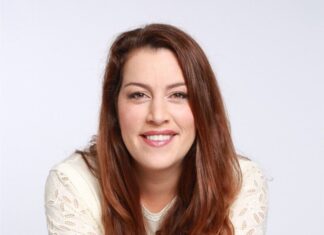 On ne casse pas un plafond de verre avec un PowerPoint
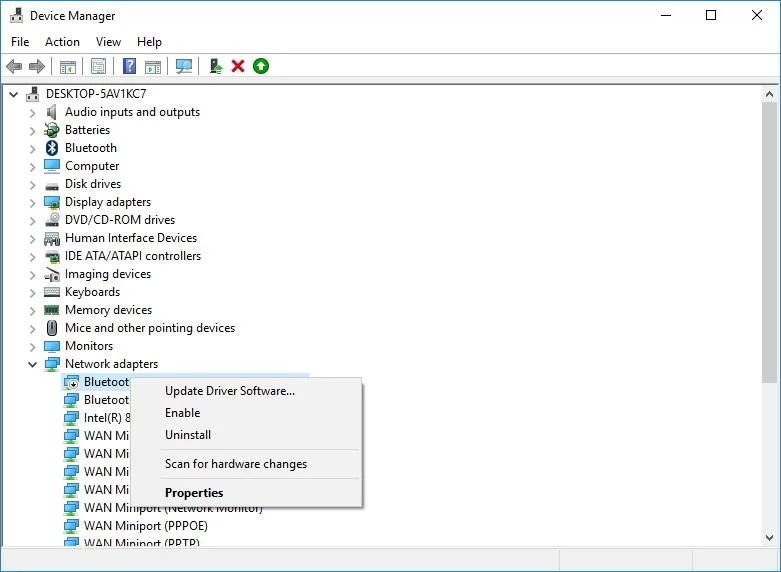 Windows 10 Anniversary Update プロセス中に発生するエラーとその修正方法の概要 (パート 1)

==

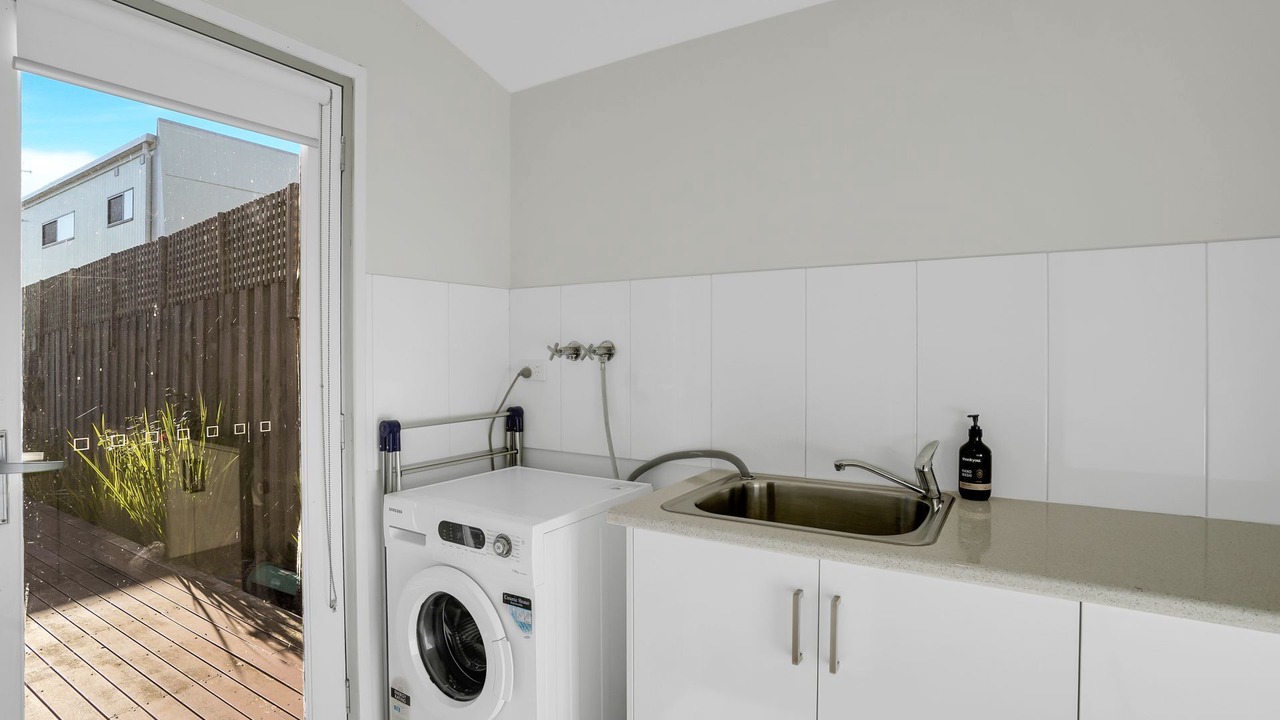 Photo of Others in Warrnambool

==

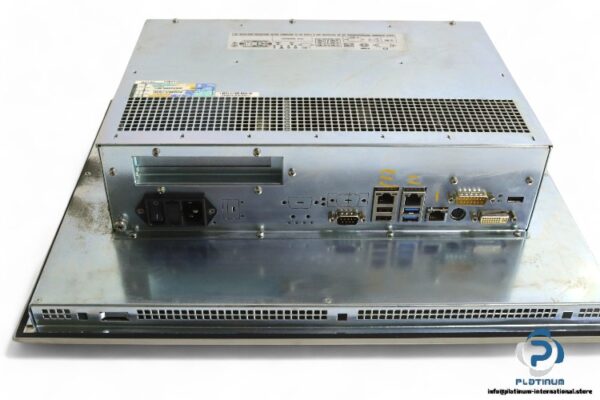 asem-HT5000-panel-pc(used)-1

> [Exercise aim]: Would you write out exactly the lines above, starting at the line containing "On ne casse" and stopping after the line containing "Windows 10 Anniversary"? Omit the pictures.

> [Expected output]:
 On ne casse pas un plafond de verre avec un PowerPoint
 Windows 10 Anniversary Update プロセス中に発生するエラーとその修正方法の概要 (パート 1)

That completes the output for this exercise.